Hanna Henke ist seit 2023 Pfarrerin der Passendorfer Gemeinde. Was sie zu einem Neustadt-Fan macht und wie Verständigung über verschiedene Generationen, Sprachen und Konfessionen gelingen kann. 

Anna-Lena Wenzel: Seit wann arbeitest du hier in der Neustädter Kirche? 

Hanna Henke: Ich bin seit April 2023 hier, vorher war ich in der Johanneskirchgemeinde in der südlichen Innenstadt. Ich komme aus der Altstadt und kannte die Neustadt so gut wie gar nicht. Ich hatte schon diesen klassischen paternalistischen Blick darauf – nach dem Motto Problemviertel und so. Und jetzt finde ich es super hier. Mir ist gang wichtig, dass Kirche an Orten wie Neustadt aktiv bleibt. Deswegen war es mein Herzenswunsch hier zu arbeiten.  

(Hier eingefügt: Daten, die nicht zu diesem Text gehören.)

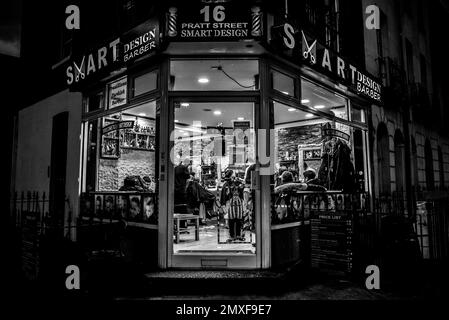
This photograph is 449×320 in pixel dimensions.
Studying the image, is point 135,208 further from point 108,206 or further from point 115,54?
point 115,54

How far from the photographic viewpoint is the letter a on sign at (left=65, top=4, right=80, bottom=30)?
900 cm

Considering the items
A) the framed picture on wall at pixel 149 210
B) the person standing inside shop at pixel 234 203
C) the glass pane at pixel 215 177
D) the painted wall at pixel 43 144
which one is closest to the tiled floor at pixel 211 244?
the glass pane at pixel 215 177

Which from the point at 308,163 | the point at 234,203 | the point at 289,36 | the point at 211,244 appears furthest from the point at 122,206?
the point at 308,163

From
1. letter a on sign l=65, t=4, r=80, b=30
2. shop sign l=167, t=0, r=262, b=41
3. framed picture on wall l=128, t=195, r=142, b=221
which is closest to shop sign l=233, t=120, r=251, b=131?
shop sign l=167, t=0, r=262, b=41

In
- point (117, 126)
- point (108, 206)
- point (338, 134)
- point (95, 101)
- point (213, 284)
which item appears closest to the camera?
point (213, 284)

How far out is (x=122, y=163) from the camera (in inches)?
369

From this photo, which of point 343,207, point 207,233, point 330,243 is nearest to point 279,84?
point 330,243

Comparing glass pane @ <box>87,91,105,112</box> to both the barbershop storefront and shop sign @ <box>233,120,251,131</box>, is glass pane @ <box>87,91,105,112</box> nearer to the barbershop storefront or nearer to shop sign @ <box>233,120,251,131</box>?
the barbershop storefront

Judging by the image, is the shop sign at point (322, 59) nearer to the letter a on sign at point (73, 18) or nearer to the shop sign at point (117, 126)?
the shop sign at point (117, 126)

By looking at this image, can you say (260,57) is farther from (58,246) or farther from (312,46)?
(58,246)

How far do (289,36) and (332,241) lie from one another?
3.71 metres

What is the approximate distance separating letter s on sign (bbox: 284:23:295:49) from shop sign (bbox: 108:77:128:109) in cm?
355

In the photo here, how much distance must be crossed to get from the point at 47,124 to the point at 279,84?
316 inches

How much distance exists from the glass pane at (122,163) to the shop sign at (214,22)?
1.98m
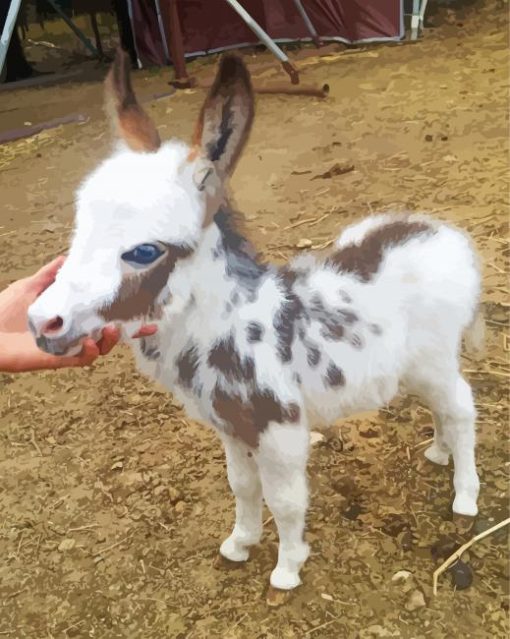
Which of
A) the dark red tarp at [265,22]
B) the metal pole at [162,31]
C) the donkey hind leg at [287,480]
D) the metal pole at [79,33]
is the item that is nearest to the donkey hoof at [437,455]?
the donkey hind leg at [287,480]

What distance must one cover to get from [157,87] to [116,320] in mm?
3479

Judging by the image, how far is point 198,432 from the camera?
167cm

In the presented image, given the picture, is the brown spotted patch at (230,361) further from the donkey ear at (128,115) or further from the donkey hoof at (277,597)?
the donkey hoof at (277,597)

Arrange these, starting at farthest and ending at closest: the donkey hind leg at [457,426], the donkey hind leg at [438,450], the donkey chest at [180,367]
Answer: the donkey hind leg at [438,450] → the donkey hind leg at [457,426] → the donkey chest at [180,367]

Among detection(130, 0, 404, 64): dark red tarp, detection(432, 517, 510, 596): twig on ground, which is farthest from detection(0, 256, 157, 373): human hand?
detection(130, 0, 404, 64): dark red tarp

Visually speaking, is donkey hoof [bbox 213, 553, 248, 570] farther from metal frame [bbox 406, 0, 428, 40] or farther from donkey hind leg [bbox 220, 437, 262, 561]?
metal frame [bbox 406, 0, 428, 40]

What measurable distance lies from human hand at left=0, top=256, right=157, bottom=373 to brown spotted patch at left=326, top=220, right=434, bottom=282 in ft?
1.11

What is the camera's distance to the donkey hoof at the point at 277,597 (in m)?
1.25

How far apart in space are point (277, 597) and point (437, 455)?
448mm

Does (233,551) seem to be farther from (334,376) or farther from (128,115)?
(128,115)

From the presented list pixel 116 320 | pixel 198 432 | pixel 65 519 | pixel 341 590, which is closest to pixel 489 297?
pixel 198 432

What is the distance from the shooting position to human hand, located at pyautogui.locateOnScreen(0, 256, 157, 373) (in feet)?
2.74

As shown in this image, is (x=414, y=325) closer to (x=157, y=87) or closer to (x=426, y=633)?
(x=426, y=633)

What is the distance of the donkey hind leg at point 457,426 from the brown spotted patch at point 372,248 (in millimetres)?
225
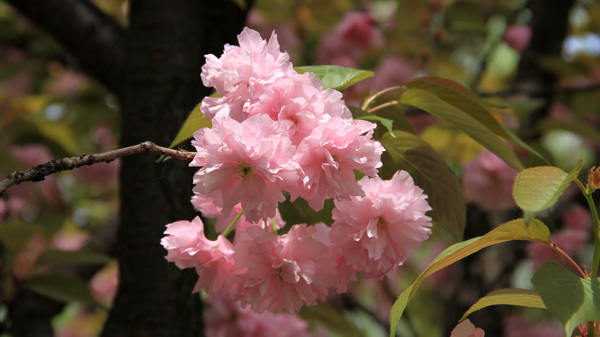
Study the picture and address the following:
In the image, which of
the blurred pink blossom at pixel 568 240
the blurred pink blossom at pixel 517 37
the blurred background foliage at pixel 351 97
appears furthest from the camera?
the blurred pink blossom at pixel 517 37

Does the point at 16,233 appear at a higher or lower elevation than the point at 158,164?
lower

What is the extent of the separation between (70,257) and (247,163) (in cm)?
91

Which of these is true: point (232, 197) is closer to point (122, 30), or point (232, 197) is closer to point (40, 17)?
point (122, 30)

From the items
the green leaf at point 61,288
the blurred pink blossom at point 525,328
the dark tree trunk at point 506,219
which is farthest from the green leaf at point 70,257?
the blurred pink blossom at point 525,328

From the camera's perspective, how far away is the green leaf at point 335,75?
67 cm

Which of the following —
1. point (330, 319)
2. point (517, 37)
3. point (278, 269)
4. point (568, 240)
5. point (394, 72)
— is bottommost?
point (568, 240)

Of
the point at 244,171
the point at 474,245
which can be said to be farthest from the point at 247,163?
the point at 474,245

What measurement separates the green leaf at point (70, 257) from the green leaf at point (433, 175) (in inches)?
30.8

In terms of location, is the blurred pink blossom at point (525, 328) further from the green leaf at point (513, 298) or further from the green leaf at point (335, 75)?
the green leaf at point (335, 75)

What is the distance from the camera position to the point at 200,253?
2.15 feet

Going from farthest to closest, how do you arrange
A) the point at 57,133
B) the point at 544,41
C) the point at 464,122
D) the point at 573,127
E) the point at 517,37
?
1. the point at 517,37
2. the point at 544,41
3. the point at 57,133
4. the point at 573,127
5. the point at 464,122

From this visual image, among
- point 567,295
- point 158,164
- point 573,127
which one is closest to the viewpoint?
point 567,295

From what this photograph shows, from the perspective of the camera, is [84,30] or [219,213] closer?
[219,213]

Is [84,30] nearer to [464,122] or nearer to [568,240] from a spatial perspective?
[464,122]
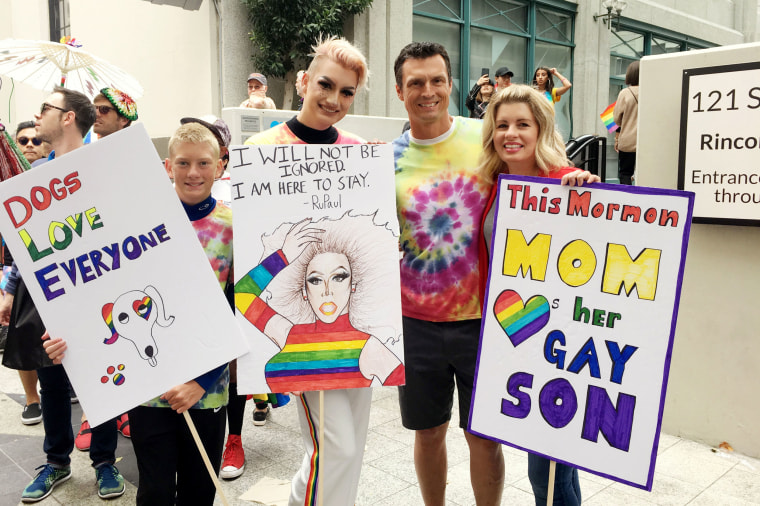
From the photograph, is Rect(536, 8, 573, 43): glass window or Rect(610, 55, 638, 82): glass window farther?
Rect(610, 55, 638, 82): glass window

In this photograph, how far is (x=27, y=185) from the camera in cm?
204

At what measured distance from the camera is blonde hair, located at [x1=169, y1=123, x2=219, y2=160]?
228cm

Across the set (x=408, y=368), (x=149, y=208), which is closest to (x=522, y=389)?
(x=408, y=368)

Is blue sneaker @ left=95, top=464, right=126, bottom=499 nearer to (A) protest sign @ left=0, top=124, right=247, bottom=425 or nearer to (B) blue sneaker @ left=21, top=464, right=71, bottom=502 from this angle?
(B) blue sneaker @ left=21, top=464, right=71, bottom=502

Die Gemeinde und ihre Geschichte 

Wie lange gibt es diese Gemeinde schon? 

Die Passendorfer Kirche und das Pfarrhaus wurden in den 1720ern errichtet, das sind beides Barockbauten. Als Neustadt vor 60 Jahren gegründet wurde, war es ein großes Glück, dass die Gebäude im Gegensatz zum größten Teil von Passendorf, der weggebaggert wurde, heute noch stehen. 

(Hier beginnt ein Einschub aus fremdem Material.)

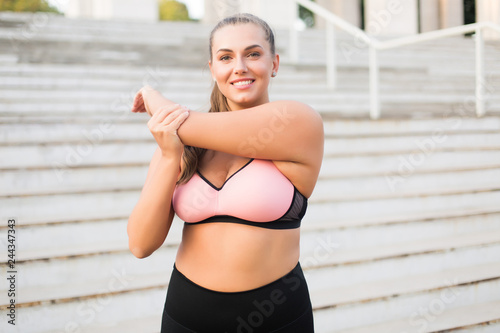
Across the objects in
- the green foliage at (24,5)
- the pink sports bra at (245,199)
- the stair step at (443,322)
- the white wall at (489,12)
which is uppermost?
the green foliage at (24,5)

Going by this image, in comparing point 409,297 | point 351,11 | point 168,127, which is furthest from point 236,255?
point 351,11

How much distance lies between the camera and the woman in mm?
1286

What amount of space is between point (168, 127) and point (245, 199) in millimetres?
276

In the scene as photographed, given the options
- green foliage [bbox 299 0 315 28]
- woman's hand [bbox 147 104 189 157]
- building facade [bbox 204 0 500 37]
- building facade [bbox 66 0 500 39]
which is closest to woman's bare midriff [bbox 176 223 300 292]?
woman's hand [bbox 147 104 189 157]

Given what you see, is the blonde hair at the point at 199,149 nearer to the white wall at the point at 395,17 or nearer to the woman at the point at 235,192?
the woman at the point at 235,192

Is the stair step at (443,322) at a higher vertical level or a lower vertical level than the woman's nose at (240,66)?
lower

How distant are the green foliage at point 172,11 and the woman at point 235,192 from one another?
34227 millimetres

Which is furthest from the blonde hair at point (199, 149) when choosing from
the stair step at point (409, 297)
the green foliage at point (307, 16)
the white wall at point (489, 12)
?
the green foliage at point (307, 16)

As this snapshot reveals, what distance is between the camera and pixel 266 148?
1.29 metres

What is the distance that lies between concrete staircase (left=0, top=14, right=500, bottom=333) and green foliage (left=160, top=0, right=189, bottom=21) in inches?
1171

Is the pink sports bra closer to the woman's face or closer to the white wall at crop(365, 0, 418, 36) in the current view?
the woman's face

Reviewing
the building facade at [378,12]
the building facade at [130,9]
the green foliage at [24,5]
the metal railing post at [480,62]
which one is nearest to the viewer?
the metal railing post at [480,62]

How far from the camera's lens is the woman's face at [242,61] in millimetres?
1328

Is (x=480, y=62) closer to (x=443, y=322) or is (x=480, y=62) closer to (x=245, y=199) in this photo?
(x=443, y=322)
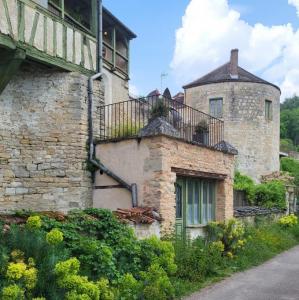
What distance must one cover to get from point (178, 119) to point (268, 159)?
49.3 feet

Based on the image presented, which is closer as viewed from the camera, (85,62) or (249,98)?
(85,62)

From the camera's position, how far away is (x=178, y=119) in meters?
12.7

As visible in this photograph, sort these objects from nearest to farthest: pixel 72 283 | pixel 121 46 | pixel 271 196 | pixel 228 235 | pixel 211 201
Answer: pixel 72 283
pixel 228 235
pixel 211 201
pixel 121 46
pixel 271 196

Es war ein Riesenakt, dass sich die Gemeinde in der Neustadt überhaupt gründen durfte. Die DDR-Verwaltung hat versucht das zu unterbinden, aber die Menschen haben es trotzdem gemacht. Sie sind von Tür zu Tür gegangen, haben überall geklingelt und auf diese Weise die Gemeinde aufgebaut gegen den Widerstand des Staates. 

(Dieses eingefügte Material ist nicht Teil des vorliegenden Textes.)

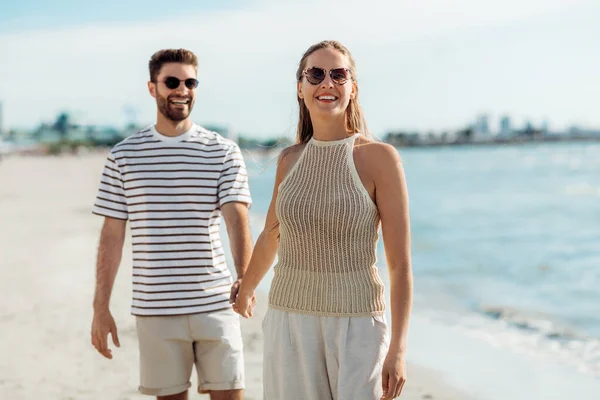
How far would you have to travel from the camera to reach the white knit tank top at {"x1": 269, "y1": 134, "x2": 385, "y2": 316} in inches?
101

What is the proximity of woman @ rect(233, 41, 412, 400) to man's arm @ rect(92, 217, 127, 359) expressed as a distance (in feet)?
3.50

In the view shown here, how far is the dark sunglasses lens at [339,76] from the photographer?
269 centimetres

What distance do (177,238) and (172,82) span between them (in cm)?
67

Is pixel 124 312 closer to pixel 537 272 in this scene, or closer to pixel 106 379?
pixel 106 379

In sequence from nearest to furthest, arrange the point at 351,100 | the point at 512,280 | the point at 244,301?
the point at 351,100
the point at 244,301
the point at 512,280

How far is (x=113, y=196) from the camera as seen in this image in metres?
3.48

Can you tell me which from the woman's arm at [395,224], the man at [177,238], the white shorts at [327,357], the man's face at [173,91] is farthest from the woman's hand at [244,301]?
the man's face at [173,91]

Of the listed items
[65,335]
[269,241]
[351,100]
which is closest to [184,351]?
[269,241]

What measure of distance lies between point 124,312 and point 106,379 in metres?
2.34

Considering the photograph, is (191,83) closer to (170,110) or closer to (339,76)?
(170,110)

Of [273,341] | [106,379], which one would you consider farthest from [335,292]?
[106,379]

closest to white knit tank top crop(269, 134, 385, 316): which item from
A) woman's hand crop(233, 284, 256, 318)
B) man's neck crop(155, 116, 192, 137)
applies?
woman's hand crop(233, 284, 256, 318)

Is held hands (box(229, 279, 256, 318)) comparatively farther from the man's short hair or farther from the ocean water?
the man's short hair

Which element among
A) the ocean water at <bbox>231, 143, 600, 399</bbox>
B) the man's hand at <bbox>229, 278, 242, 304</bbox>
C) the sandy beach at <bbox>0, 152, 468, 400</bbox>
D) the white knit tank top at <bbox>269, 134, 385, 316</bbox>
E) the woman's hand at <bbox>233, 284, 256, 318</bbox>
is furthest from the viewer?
the ocean water at <bbox>231, 143, 600, 399</bbox>
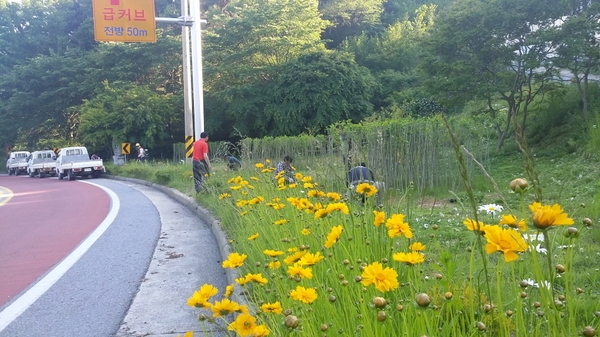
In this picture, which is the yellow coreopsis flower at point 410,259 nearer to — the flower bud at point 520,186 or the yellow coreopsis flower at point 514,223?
the yellow coreopsis flower at point 514,223

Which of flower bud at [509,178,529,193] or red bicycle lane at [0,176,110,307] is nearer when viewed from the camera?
flower bud at [509,178,529,193]

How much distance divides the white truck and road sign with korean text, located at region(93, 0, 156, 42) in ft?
46.7

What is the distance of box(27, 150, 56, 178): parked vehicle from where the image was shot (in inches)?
1298

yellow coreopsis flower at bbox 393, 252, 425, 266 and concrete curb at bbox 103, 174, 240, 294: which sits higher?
yellow coreopsis flower at bbox 393, 252, 425, 266

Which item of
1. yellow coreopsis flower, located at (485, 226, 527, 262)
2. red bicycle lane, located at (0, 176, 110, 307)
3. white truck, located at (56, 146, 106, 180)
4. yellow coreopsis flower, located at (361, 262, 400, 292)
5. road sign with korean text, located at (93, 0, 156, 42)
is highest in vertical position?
road sign with korean text, located at (93, 0, 156, 42)

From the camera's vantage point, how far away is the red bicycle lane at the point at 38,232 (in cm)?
616

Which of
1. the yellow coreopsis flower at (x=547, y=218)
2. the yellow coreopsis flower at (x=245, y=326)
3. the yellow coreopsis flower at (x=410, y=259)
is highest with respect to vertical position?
the yellow coreopsis flower at (x=547, y=218)

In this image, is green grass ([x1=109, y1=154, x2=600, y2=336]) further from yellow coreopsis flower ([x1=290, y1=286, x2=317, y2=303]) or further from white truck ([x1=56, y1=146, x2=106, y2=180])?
white truck ([x1=56, y1=146, x2=106, y2=180])

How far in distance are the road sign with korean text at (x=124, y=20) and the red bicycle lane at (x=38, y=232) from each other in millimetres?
4335

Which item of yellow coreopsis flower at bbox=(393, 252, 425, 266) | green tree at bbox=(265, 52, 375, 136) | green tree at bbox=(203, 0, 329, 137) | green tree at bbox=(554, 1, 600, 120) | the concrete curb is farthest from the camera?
green tree at bbox=(203, 0, 329, 137)

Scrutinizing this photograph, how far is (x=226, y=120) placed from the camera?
32938 millimetres

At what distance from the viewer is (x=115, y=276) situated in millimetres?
5863

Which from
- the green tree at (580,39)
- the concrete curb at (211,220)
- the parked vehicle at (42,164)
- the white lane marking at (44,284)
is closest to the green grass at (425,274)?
the concrete curb at (211,220)

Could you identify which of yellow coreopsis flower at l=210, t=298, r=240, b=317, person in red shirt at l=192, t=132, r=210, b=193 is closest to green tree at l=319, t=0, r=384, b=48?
person in red shirt at l=192, t=132, r=210, b=193
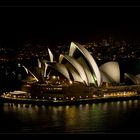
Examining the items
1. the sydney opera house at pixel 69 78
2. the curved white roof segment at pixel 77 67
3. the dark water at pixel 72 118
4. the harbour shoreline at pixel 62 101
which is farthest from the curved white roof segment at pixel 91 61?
the dark water at pixel 72 118

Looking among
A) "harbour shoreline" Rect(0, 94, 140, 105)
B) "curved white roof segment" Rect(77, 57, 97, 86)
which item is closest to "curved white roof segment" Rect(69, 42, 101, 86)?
"curved white roof segment" Rect(77, 57, 97, 86)

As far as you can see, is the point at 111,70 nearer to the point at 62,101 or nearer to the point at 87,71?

Wie setzt sich die Gemeinde zusammen? 

Wir haben einen Teil älterer Menschen, die hier oft seit Erstbezug wohnen. Dabei gibt es viele, die in den 1990er Jahren nach Heide Süd gezogen sind oder in die Dörfer. Trotzdem fühlen sie sich der Gemeinde sehr zugehörig. Wir haben auch einige jüngere Familien, die aus den umliegenden Dörfern kommen, wie Angersdorf, Zscherben oder Nietleben. Dann haben wir ein paar jüngere Menschen, die Akademiker*innen sind und einige, die Sozialleistungsempfänger*innen sind. Bei den älteren ist es ein gemischtes, aber eher ein akademisches Bildungsniveau. Es war schon früher so, dass relativ wenige Chemiearbeiter*innen hier in die Gemeinde kamen. 

Wie würdest du die Gemeinde charakterisieren? 

Wir sind eine Gemeinde mit einem liberaleren Gottesdienstleben. Mir ist zum Beispiel eine genderneutrale Gottesanrede oder eine feministische Theologie wichtig, und das wird hier mitgetragen. Es gäbe mehr Konflikte, wenn man interkultureller wäre. Ich würde sagen, wir sind hier nicht meinungshomogen aber offen. Ich denke, das war schon immer so. Diese Gemeinde hatte viele Kontakte ins Ausland, es gibt eine Partnergemeinde in Lateinamerika und den Niederlanden. Es kamen Gäste aus der ganzen Welt, auch schon zu DDR-Zeiten, was ich beeindruckend finde. Aber wir sind schon eine ziemliche Blase in der Neustadt. Das fällt mir besonders auf, wenn es um politische Themen geht. Wir hatten gerade ein Gespräch darüber, dass wir eine ziemlich links-liberale Truppe sind, umgeben von viel AfD. 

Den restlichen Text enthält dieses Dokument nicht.